FAMOUS STORYTELLERS FOR YOUNG PEOPLE

By

Pub Date: Feb. 5th, 1967
Publisher: Dodd, Mead

Loosely interpreted, storytellers means folklorists (the Grimms, Padraic Colum), fantasists (Andersen, George MacDonald, Dinah Maria Mulock, Frank Baum, Kenneth Grahame) and writers of more or less realistic fiction (Mary Mapes Dodge, Margaret Sidney, Kate Douglas Wiggin); the only thread connecting the twenty two is the authorship of at least one work well-loved at some time by younger children. (Only this criterion can account for Thackeray and Ruskin.) The trouble is that the diligent recapitulation of the chronology of each, with shallow characterization and less background, has no relevance to the child who'd be reading the story and fails altogether as an introduction to the excerpt which concludes each chapter.

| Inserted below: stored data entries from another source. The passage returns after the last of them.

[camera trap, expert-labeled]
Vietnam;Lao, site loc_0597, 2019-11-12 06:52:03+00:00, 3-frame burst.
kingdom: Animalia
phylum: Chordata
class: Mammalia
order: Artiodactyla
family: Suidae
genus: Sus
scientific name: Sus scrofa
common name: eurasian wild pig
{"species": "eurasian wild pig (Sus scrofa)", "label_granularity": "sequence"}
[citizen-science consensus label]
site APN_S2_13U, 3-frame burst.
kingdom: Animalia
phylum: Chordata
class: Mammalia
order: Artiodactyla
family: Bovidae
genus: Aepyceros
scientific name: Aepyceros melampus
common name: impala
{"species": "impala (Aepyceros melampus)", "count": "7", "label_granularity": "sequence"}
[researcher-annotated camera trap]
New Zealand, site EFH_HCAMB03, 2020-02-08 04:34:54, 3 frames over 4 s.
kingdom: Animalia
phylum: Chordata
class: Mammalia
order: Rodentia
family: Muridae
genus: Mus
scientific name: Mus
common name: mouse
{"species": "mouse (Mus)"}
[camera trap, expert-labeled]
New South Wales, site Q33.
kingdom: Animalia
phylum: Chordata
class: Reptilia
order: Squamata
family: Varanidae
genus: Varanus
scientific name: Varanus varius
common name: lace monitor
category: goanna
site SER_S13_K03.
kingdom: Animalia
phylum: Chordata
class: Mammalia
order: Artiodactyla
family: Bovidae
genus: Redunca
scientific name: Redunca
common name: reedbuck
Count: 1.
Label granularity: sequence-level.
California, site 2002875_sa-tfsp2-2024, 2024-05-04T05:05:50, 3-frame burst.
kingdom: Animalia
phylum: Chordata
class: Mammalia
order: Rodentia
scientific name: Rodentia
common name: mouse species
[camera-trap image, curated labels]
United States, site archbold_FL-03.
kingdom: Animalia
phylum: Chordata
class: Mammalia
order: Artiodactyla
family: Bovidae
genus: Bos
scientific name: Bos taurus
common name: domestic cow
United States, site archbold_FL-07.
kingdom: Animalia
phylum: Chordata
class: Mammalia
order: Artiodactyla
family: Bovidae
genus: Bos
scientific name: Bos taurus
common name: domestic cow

Further, the tone is prissy (""a fine boy with a superior mind"") and condescending (""but he never sank to the level of the poor people who surrounded him""). For the record, the others are Frances Browne, Lucretia Hale, Charlotte Yonge, Frank Stockton, Mrs. Molesworth, Mrs. Swing, Frances Hodgson Burnett, Howard Pyle and E. Nesbit.